=== WHAT IS EXPECTED ===
Gather every line in the records below that contains the string "distance". Case counts.

=== INPUT ROWS ===

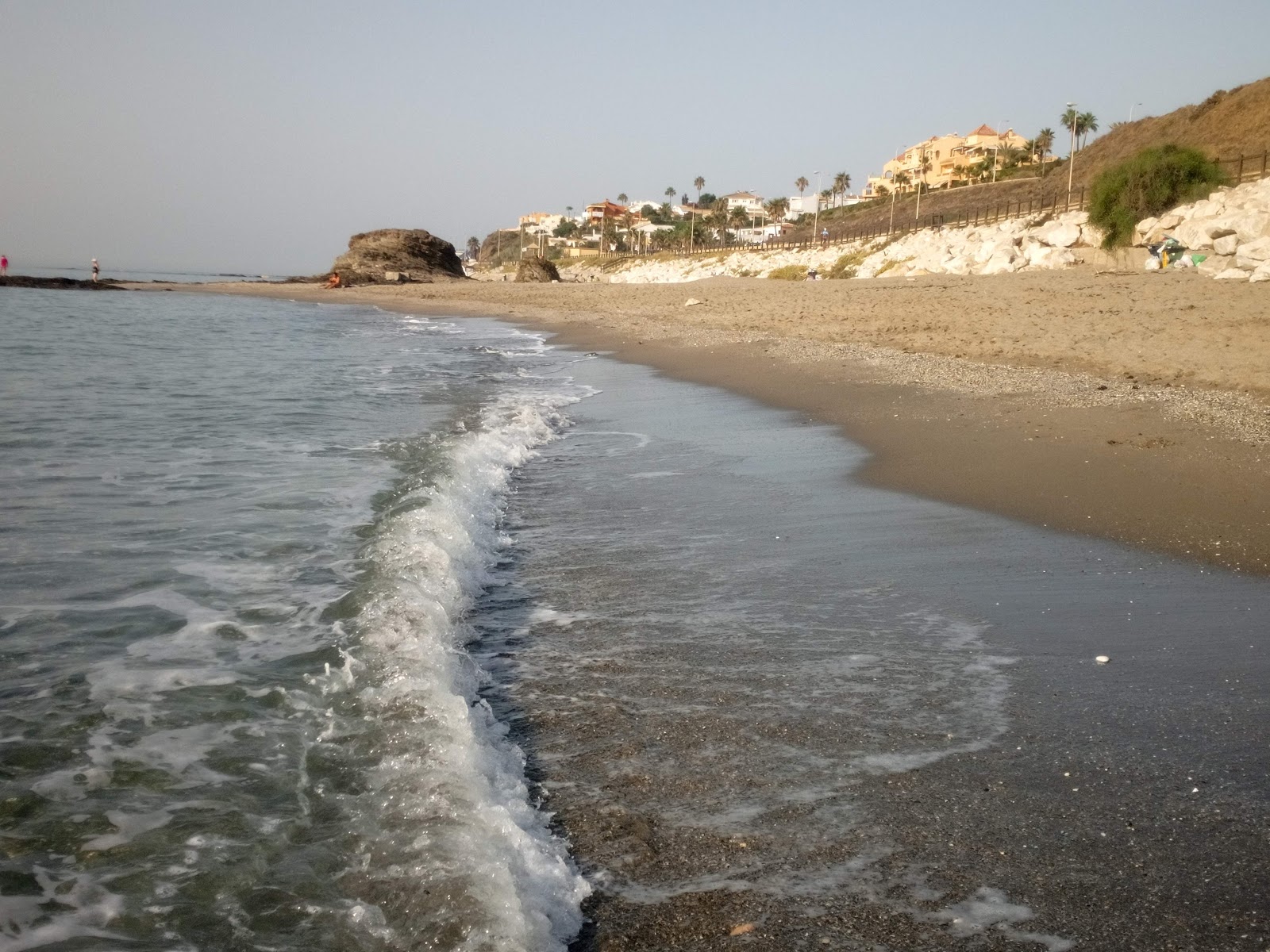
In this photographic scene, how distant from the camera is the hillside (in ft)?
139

--

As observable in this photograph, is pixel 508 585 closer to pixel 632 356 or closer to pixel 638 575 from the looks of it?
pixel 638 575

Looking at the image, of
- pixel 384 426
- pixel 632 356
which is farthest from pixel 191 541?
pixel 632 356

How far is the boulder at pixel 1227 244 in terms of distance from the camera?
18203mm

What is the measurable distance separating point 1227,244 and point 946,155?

---

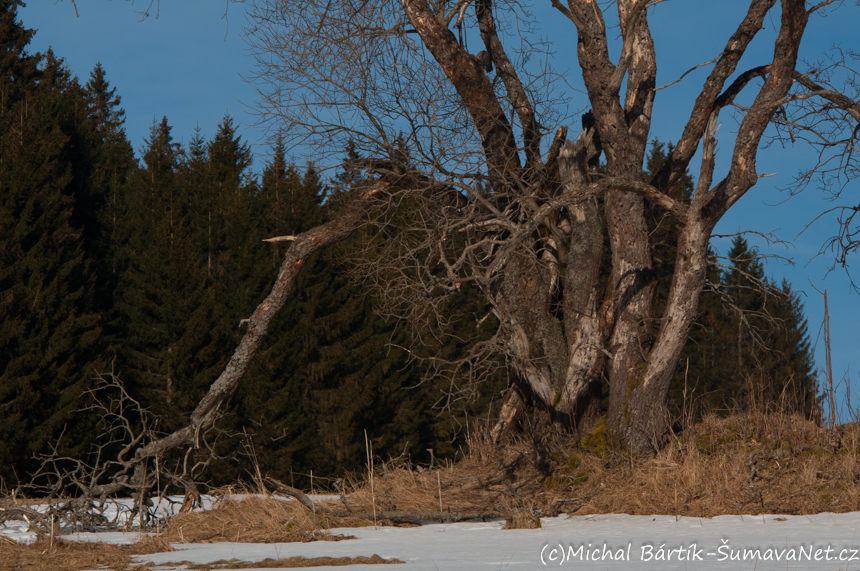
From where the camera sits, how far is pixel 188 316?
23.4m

=== EXERCISE RESPONSE ===
How far is the boulder at pixel 1227 244 in terms of distance from the camera?
What is the measurable distance separating point 1227,244 and point 946,155?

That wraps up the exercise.